Russia’s Uranium One Faces Reality Of Falling Uranium Prices

By David Dalton
12 May 2016

12 May (NucNet): Falling demand for uranium is being caused partly by the slow restart of reactors in Japan following the March 2011 Fukushima-Daiichi accident, but pressure is also coming from secondary uranium sources such as military and other inventories, the president of the Uranium One Group said. 

Vasily Konstantinov said in an interview published online by Russian state nuclear corporation Rosatom, which owns Uranium One,that the commissioning of nuclear plants in Japan after Fukushima-Daiichi turned out to be slower than predicted by the International Atomic Energy Agency and the market.

He said: “The current uranium market is also under pressure from secondary uranium sources.” But Mr Konstantinov said he believed the price of uranium, which has fallen by about 25 percent in 2016 and 60 percent since Fukushima-Daiichi, will recover “when there is a balance between the fuel demand of nuclear generation and the uranium supply to the market from different sources”.

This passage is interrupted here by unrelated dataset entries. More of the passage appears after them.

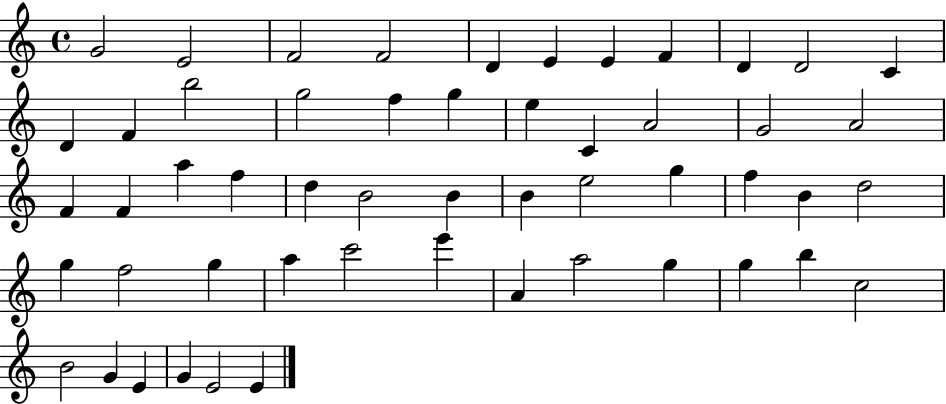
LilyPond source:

{
  \clef treble
  \time 4/4
  \defaultTimeSignature
  \key c \major
  g'2 e'2 | f'2 f'2 | d'4 e'4 e'4 f'4 | d'4 d'2 c'4 | \break d'4 f'4 b''2 | g''2 f''4 g''4 | e''4 c'4 a'2 | g'2 a'2 | \break f'4 f'4 a''4 f''4 | d''4 b'2 b'4 | b'4 e''2 g''4 | f''4 b'4 d''2 | \break g''4 f''2 g''4 | a''4 c'''2 e'''4 | a'4 a''2 g''4 | g''4 b''4 c''2 | \break b'2 g'4 e'4 | g'4 e'2 e'4 | \bar "|."
}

He said: “This is certain to happen because uranium production will decrease while no new deposits are being developed.”

Uranium One is one of the world’s largest uranium producers with a portfolio of assets in Kazakhstan, the US, Australia and Tanzania.

Mr Konstantinov said the company’s major production base consists of joint ventures in Kazakhstan “where the mining cost is low, providing efficient operations of even at such low market prices”.

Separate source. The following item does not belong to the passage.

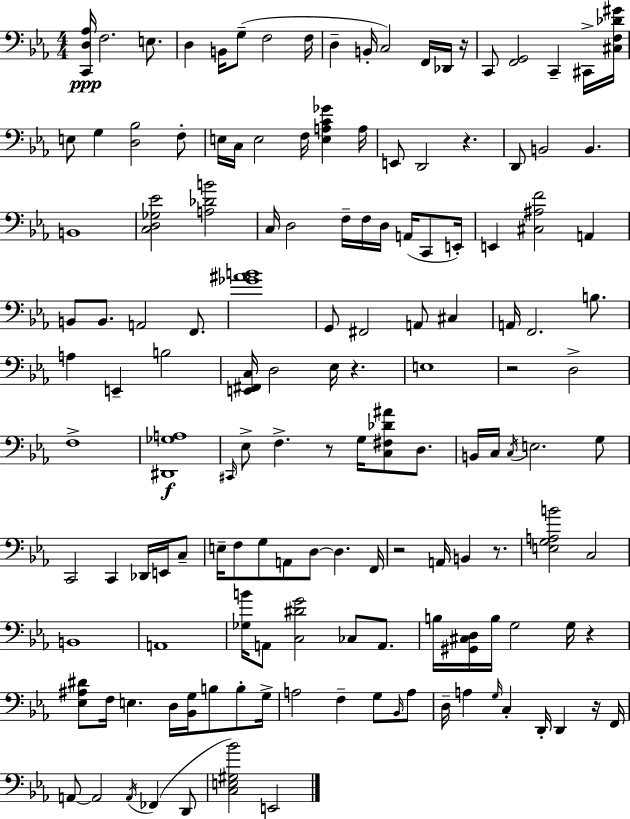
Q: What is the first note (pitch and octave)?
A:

He said Uranium One is suspending production or selling assets at deposits where efficient operation “in the current price situation” is impossible. He said this is the case in the US where the company is being forced to suspend production.

“It can be resumed once the uranium prices exceed $50,” he said. The uranium price is currently around $29. Mr Konstantinov said the situation in Australia was “more pessimistic” because of an even higher increase in the price threshold required to ensure effective use of the assets.

In 2015 Uranium One sold the Honeymoon mine in South Australia, avoiding costs associated with suspending and maintaining the project.

Mr Konstantinov said: “Currently, we intend to continue our work with cost-effective assets, maintaining and developing them, and to abandon inefficient ones.”